La Corte di Cassazione delinea una sorta di vademecum sul tema della impugnazione della delibera assembleare che modifica i criteri di ripartizione della spesa.
Avv. Rosario Dolce del Foro di Palermo 

Il fatto. Un'assemblea dei condòmini di un edificio approva il rendiconto presentato dall'amministratore e con tale statuizione viene così avallata la contabilità relativa alle spese di riscaldamento del fabbricato condominiale sostenute durante l'anno di gestione.

Tizio, non presente all'assemblea, decide di impugnare la predetta statuizione, affermandone l'illegittimità.

Questi si duole, in particolare, della violazione dei criteri di ripartizione delle spese relative al funzionamento dell'impianto di riscaldamento, in quanto, a suo dire, le stesse sono state ripartite in violazione dei criteri di legge, ovvero di quelli previsti dal regolamento condominiale.

Conclude la propria azione di impugnazione della delibera chiedendola restituzione degli importi, eventualmente, versati in eccedenza.

In primo e in secondo grado, la domanda di invalidazione del deliberato non trova alcun accoglimento. Tizio decide allora di rivolgersi alla Corte di Cassazione.

La Sentenza. Il "casus belli" viene deciso dai giudici di legittimità con la Sentenza nr 11289 del 2018 - Giudice relatore Falaschi Milena - pubblicata in data 10 maggio 2018, la quale esprime dei principi fondamentali in tema di impugnazione della delibera assembleare avente ad oggetto l'approvazione del rendiconto, ovvero la ratifica dei piani di riparto delle spese disposti in pendenza dell'esercizio finanziario.

Il primo assunto reso riguarda la differente natura del vizio in grado di inficiare una delibera assembleare a seconda se l'assemblea decida di modificare un criterio di ripartizione delle spese stabilito ex lege, ovvero disponga in violazione di esso.
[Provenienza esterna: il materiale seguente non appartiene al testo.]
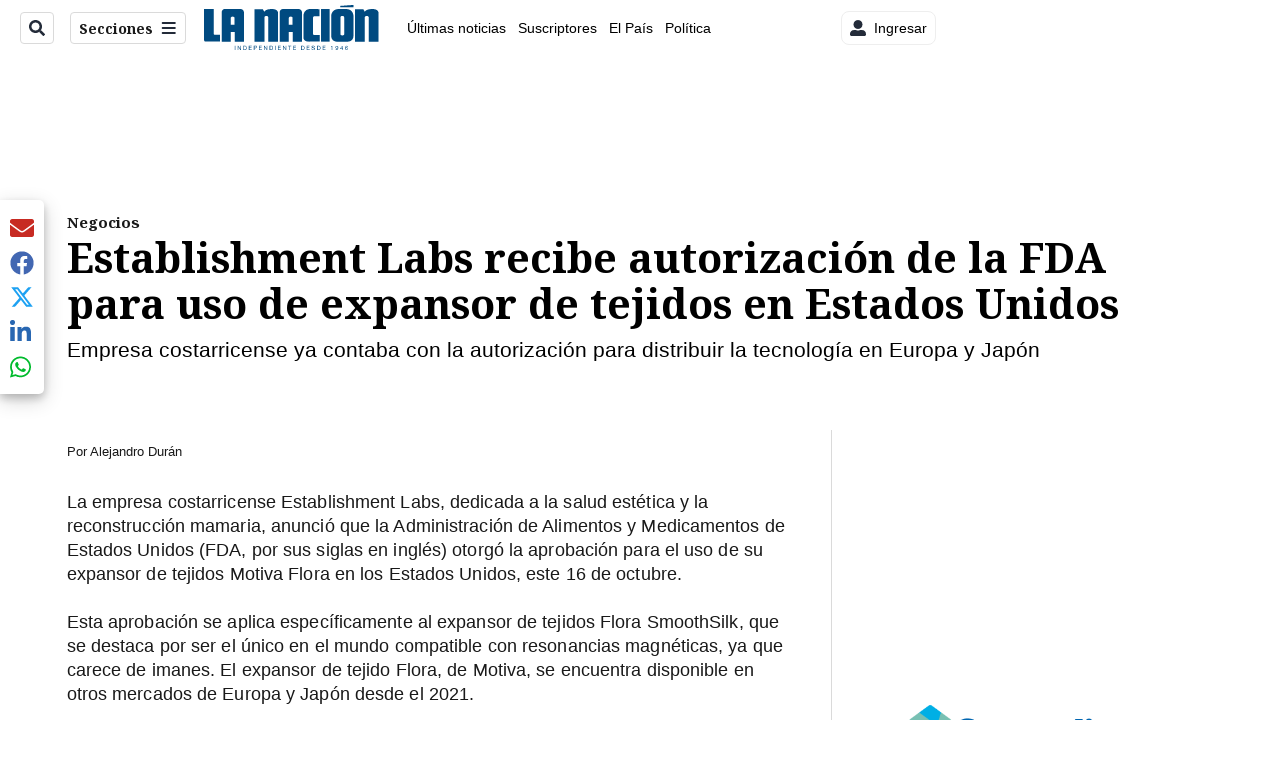

--- FILE ---
content_type: application/javascript; charset=utf-8
request_url: https://fundingchoicesmessages.google.com/f/AGSKWxXz6qbA8jBc6b_z4TOLJ6rRc_k1MlgPDfN0GIO1eXRELRU01JF5qxusqZJ1iGdNQ-5uzANIw_yiYMHUDI3vMBdw2hO38FyBAXx0B59ShI4lvANygoXS_LPmTBkJ7VaWAzJ34Og6UkdqIf91zC9OqI_0-FUCB6CxHeRAkx29P6K9oQUXDUa_fpmUORB5/_/reklam-ads2./ad160px./displayads2.-ad-iframe//poker-ad.
body_size: -1287
content:
window['34889ead-4bbc-4c81-9241-cf2b0a9f549f'] = true;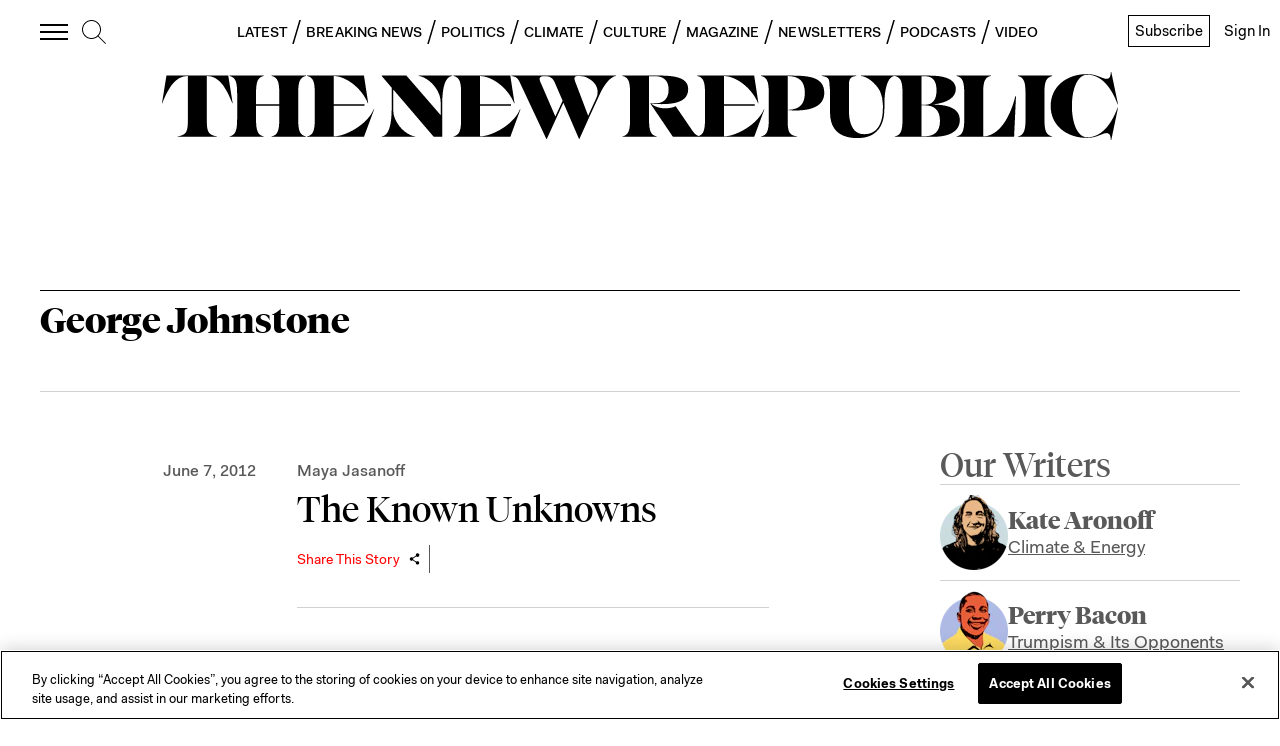

--- FILE ---
content_type: application/javascript
request_url: https://prism.app-us1.com/?a=612910576&u=https%3A%2F%2Fnewrepublic.com%2Ftags%2Fgeorge-johnstone%3Fpage%3D1
body_size: 124
content:
window.visitorGlobalObject=window.visitorGlobalObject||window.prismGlobalObject;window.visitorGlobalObject.setVisitorId('0b19f381-c537-4f1e-b198-9fee18c8dd7a', '612910576');window.visitorGlobalObject.setWhitelistedServices('tracking', '612910576');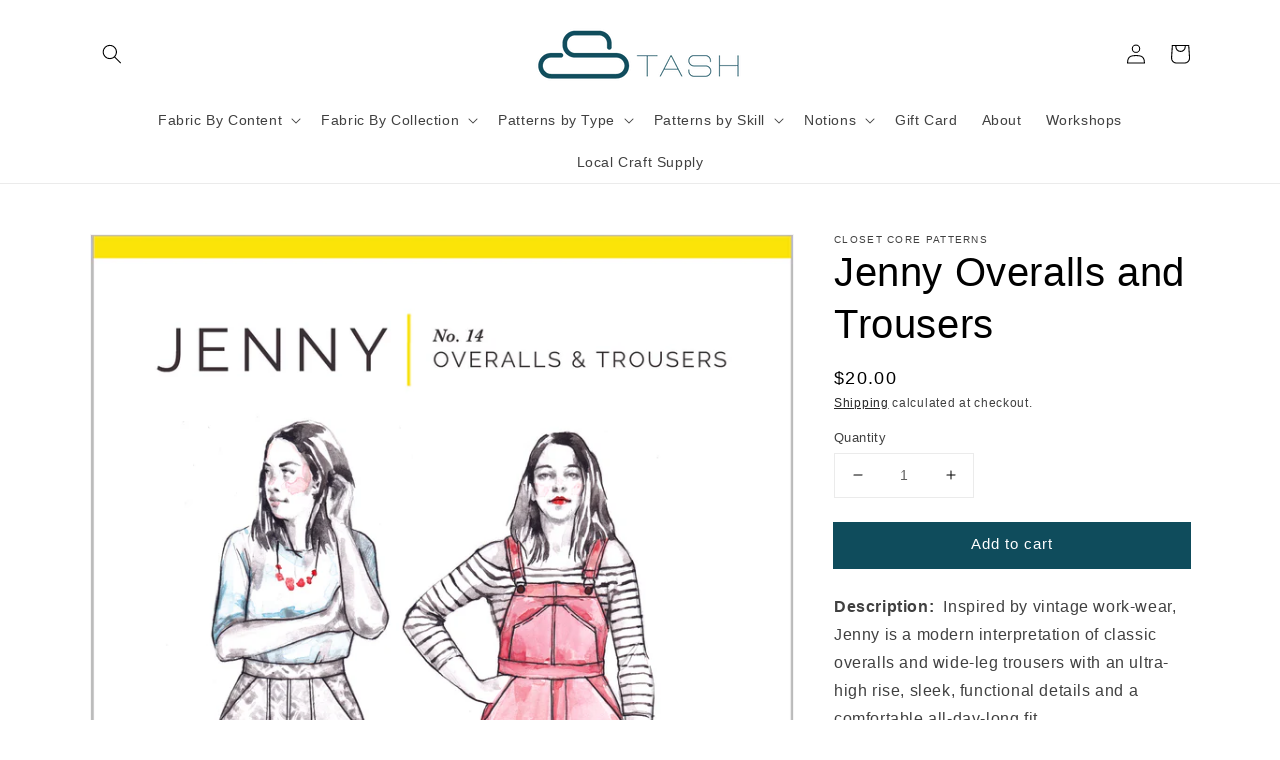

--- FILE ---
content_type: text/css
request_url: https://stashfabricvt.com/cdn/shop/t/5/assets/component-newsletter.css?v=71305430942358774071655961968
body_size: -402
content:
.newsletter-form{display:flex;flex-direction:column;justify-content:center;align-items:center;width:100%;position:relative}@media screen and (min-width: 750px){.newsletter-form{flex-direction:row;align-items:flex-start;margin:0 auto;max-width:36rem}}.newsletter-form__field-wrapper{width:100%}.newsletter-form__field-wrapper .field__input{padding-right:5rem}.newsletter-form__message{justify-content:center;margin-bottom:0}.newsletter-form__message--success{margin-top:2rem}@media screen and (min-width: 750px){.newsletter-form__message{justify-content:flex-start}.newsletter-form__message--success{position:absolute;left:0;bottom:-65%}}.newsletter-form__button{width:4.4rem;margin:0}.newsletter-form__button .icon{width:1.5rem}
/*# sourceMappingURL=/cdn/shop/t/5/assets/component-newsletter.css.map?v=71305430942358774071655961968 */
La Corte di Cassazione, al riguardo, ha precisato che le delibere in materia di ripartizione delle spese condominiali sono nulle se l'assemblea esulando dalle proprie attribuzioni, modifica i criteri di riparto stabiliti dalla legge (o in via convenzionale da tutti i condòmini), mentre sono annullabili nel caso in cui i suddetti criteri vengano violati o disattesi (in punto viene richiamata in Sentenza, la pronuncia resa dalle Sezioni Unite nr 4806 del 2005).

Niente addebiti personali nel rendiconto condominiale

In particolare, partendo dal rilievo che le attribuzioni all'assemblea ex art. 1135 Codice civile sono circoscritte alla verificazione ed all'applicazione in concreto dei criteri stabiliti dalla legge e non comprendono il potere di introdurre deroghe ai criteri medesimi - atteso che tali deroghe, venendo ad incidere sui diritti individuali del singolo condomino di concorrere nelle spese per le cose comuni dell'edificio condominiale in misura non superiore a quelle dovute per legge, possono conseguire soltanto ad una convenzione cui egli aderisca(cfr.
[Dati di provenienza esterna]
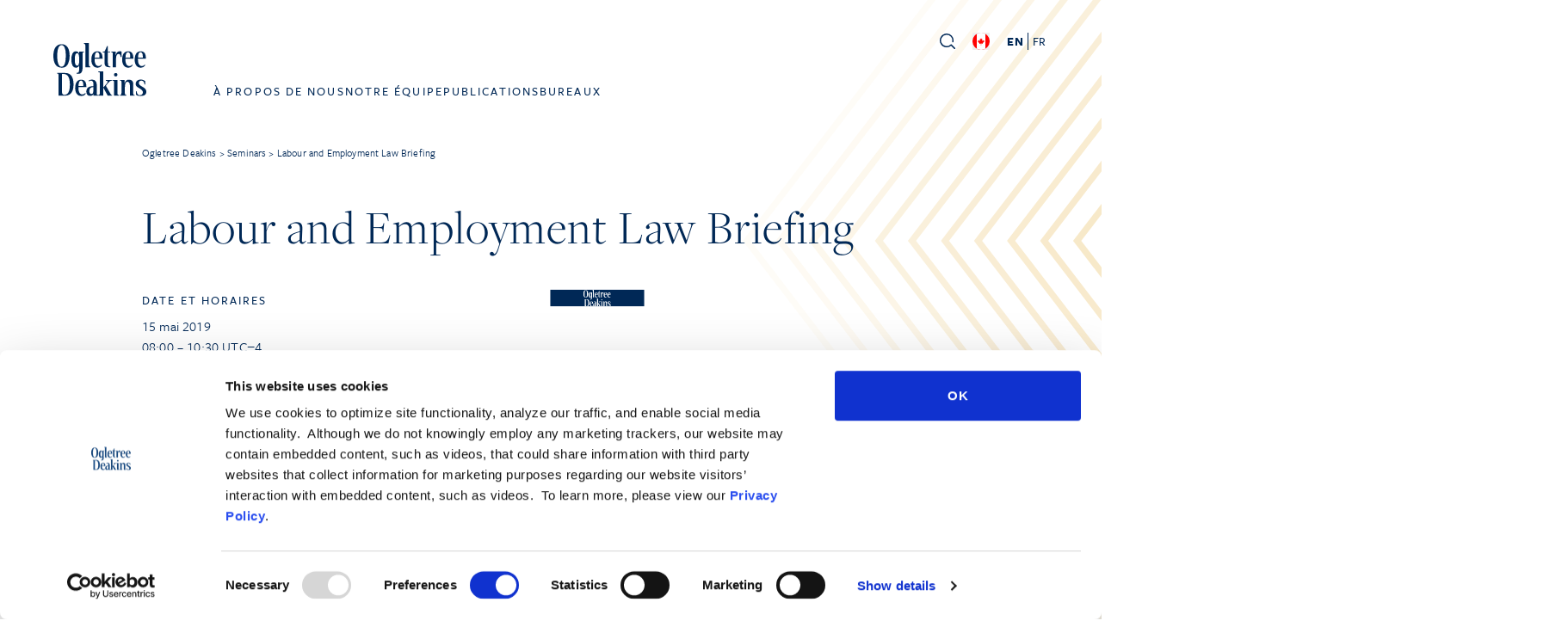

--- FILE ---
content_type: text/css
request_url: https://ogletree.ca/app/themes/ogletreeca/style.css?ver=1.2.34
body_size: 14
content:
/*
Theme Name:         Ogletree CA - 2023
Theme URI:          https://sevaa.com
Description:        Child theme of ogletree for Canadian international site
Version:            1.0
Author:             Sevaa Group, Inc.
Author URI:         https://sevaa.com
Text Domain:        ogletree
Template:           pinegrow

License:            MIT License
License URI:        http://opensource.org/licenses/MIT
*/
Cassazione 9.8.1996, n. 7359; 15.3.1995, n. 3042; 3.5.1993, n. 5125; 19.11.1992, n. 12375) - la Corte di Cassazione ha affermato la nullità della delibera che modifichi i suddetti criteri di spesa sia nell'ipotesi di individuazione dei criteri di ripartizione ai sensi dell'art. 1123 Codice civile, sia nell'ipotesi di cambiamento dei criteri già fissati in precedenza.

Nondimeno, la stessa Corte di Cassazione ha riconosciuto l'annullabilità della delibera nel caso di violazione dei criteri già stabiliti quando vengono in concreto ripartite le spese medesime (Cassazione 9.2.1995, n. 1455; 8.6.1993, n. 6403; 1.2.1993 n. 1213).

Il secondo principio espresso è ancora più netto e dirompente, laddove impone, a monte, una valutazione preliminare sullo stesso diritto (o meglio, "interesse") di agire da parte del condòmino che intenda impugnare una simile statuizione.

E' stato, al riguardo, affermato che il condomino, il quale intenda proporre l'impugnativa di una delibera dell'assemblea, per l'assunta erroneità della disposta ripartizione delle spese di gestione, deve allegare e dimostrare di avervi "interesse".

Ora, in che modo si sostanzia l'interesse ad agire in tema di impugnazione della delibera assembleare, ce lo dicono gli stessi giudici di legittimità, laddove affermano che: "tale interesse, che presuppone la derivazione dalla deliberazione assembleare di un apprezzabile suo personale pregiudizio, si concretizza in termini di mutamento della rispettiva posizione patrimoniale" (cfr.Cass. n. 7128 del 2017; Cass. n. 15377del 2000).

Ripartire le spese condominiali secondo i criteri di leggi o le decisioni dei condomini

Conclusione. La Corte di Cassazione con la sentenza in commento sembra delineare una sorte di vademecum sul tema della impugnazione della delibera assembleare in materia di ripartizione della spesa.

Ebbene: secondo i giudici di legittimità va, da una parte, declinata la natura del vizio (che non sempre porta alla conclusione per cui la violazione dei criteri di riparto conduce alla nullità della statuizione) e, dall'altra parte, indagato l'esatto pregiudizio manifestato dal ricorrente, così da valutare l'accoglibilità o meno dell'azione.

Insomma, intraprendere un'azione ex articolo 1137 codice civile, in punto di violazione dei criteri di riparto spese, non è poi così semplice come potrebbe apparire.

In altri termini, non basta la semplice violazione del criterio di ripartizione della spesa per poter affermare che una delibera effettivamente sia da ritenere invalida.